Clifford Reid, CEO of Complete Genomics
Kevin Davies opened up the second full day at Bio-IT World 2009 with thanks for the audience for solid participation in tough economic times - attendance at the conference is up compared to last year, which will help the group in their efforts to kick off Bio-IT World Europe in October.
Complete Genomics is "the Netflix of Next-Gen."Kevin then introduced Clifford Reid for the day's keynote, titled Personalized Genomics - The Impact of Large-Scale Human Sequencing Projects, who began his talk with a review of the costs of sequencing, which started out dropping by 2x per year until 2007, when it began dropping by 10x per year. This drop is the result of the confluence of three technologies:
- Kevin Davies
- Bio - Oligos (synthetic DNA), enzymes, flourescent molecules, DNA amplification
- Nano - Photolithography, nano-robotics, CCD optical systems, ZMWs, nanopores
- Info - Moore's Law (HPC), digital image processing, informatic insight: short paired ends (need to be able to make long reads)
Sequencing a slide currently costs $5000, with the reagent costs at $1000. The chemical component of sequencing used to be the major cost; now that cost is down to hundreds of dollars per slide, and the costs of imaging and compute are the major factors. As this progresses, the data sets will get huge - 60 TB of images and 1 TB of processed data, requiring thousands of CPUs to process.

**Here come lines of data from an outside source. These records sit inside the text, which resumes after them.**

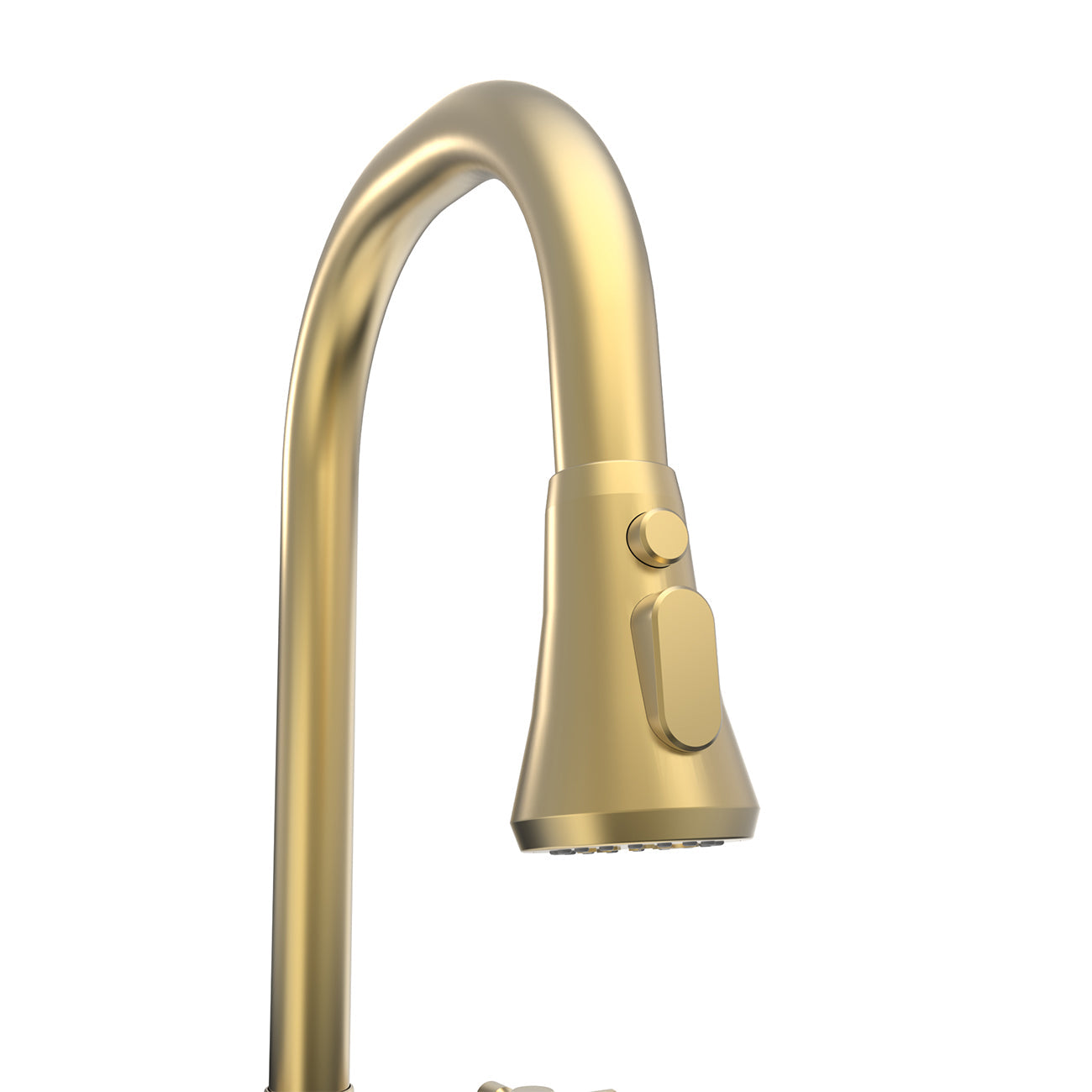 MAIDSTONE Widespread Kitchen Faucet With Pull Down Spring Spout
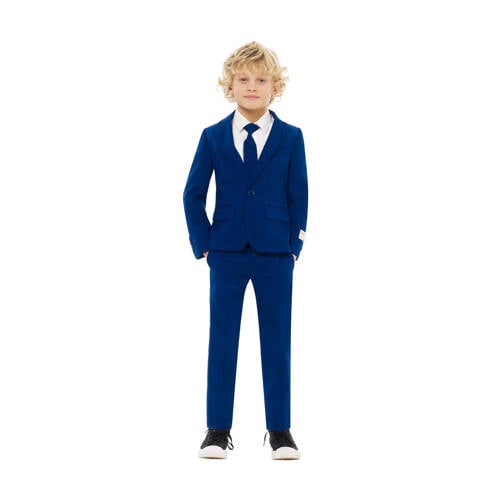 OppoSuits kostuum Navy Royale blauw Jongens Polyester Reverskraag Effen - maat 122/128 afbeelding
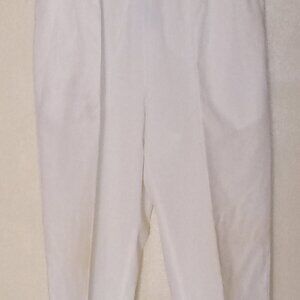 Crest White L Pleated Scrub Bottoms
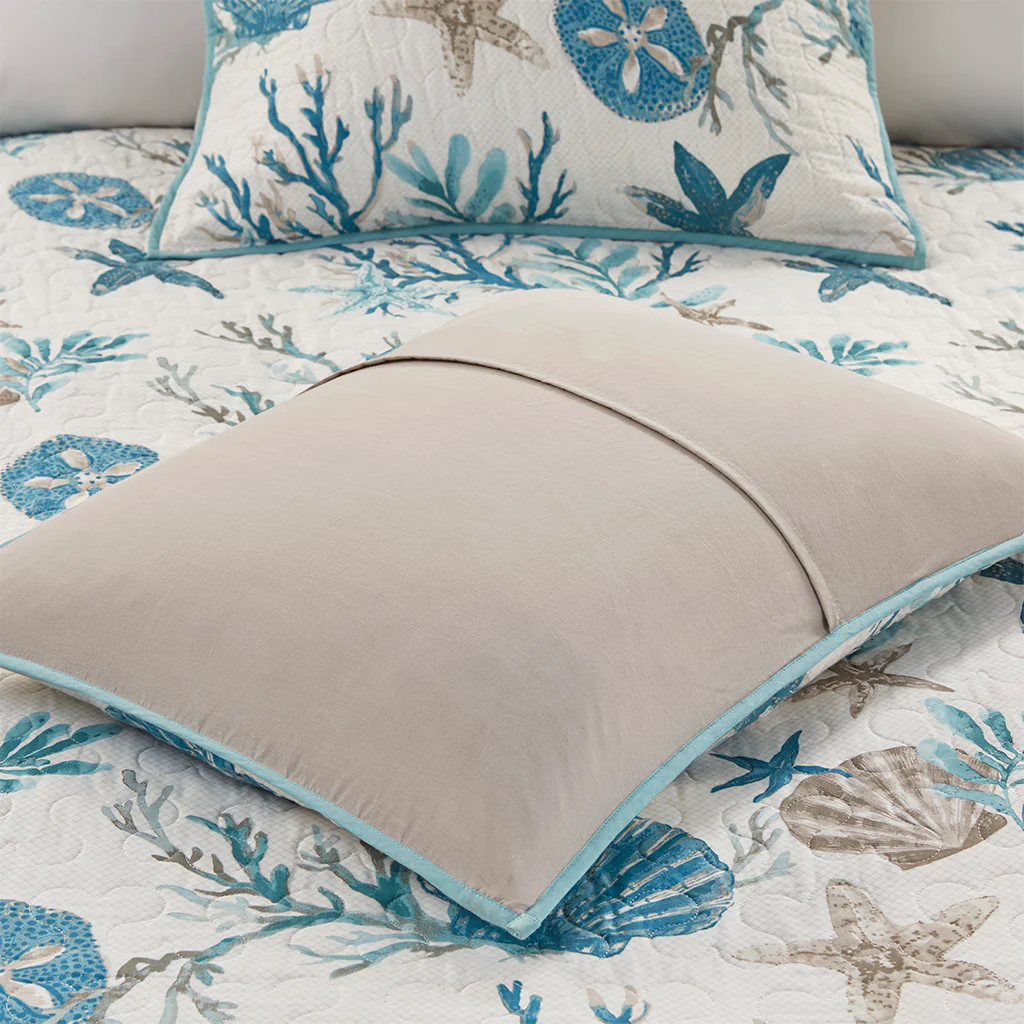 Pebble Beach 6-Piece Cotton Sateen Quilt Set with Throw Pillows - Image 18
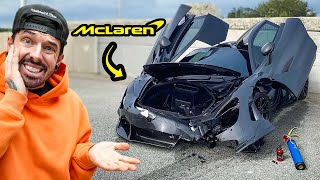 I REBUILT A WRECKED MCLAREN 720s THEN IT SET ON FIRE [upl. by Yolane]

Complete Genomics is working in a new vendor model, as an information service provider, not an instrument vendor. They are focusing on scaling through continuous manufacturing technology, they are half a sequencing company and half a computing company, and they rely on two key distribution technologies: FedEx for atoms, and the Internet for bits. This is driving a new user model, the instrument-less genome research center, which are analogous to the fab-less semiconductor firms.
CG's five year mission is to build ~10 genome centers around the world and sequence 1 million human genomes.
The impact of this revolution will mean that academia can tackle large human populations and orphan diseases that aren't otherwise commercially interesting. BioPharma will see a reduction in costs and will attack cancer head-on. Agriculture and energy fields will see an explosion of new, economically viable genomic studies on plants and microbes. Personalized genomics, already in the early stages of use, will continue to grow rapidly.
The field of genetics research is moving from instrument-centric efforts, to a data-centric focus for the next five years, and eventually to a post-discovery action-centric world.
Cliff then noted that major leaps in science comes with advancement in measuring tools that allow new hypotheses to be tested. He took the room back some 400+ years to the invention of light microscopy, which overhauled our view of the world, but noted that it didn't do much for medical progress until the improvements in the 1870s that enabled a view into the cell. The cause of tuberculosis was subsequently identified, and there was more medical progress in 3 years than there had been in the previous 300 years. High-throughput, low cost sequencing will enable large-scale complete human genome studies - the next five years will see the investigation of the genome with a high-resolution gene microscope, and it will do for cancer what the light microscope did for tuberculosis.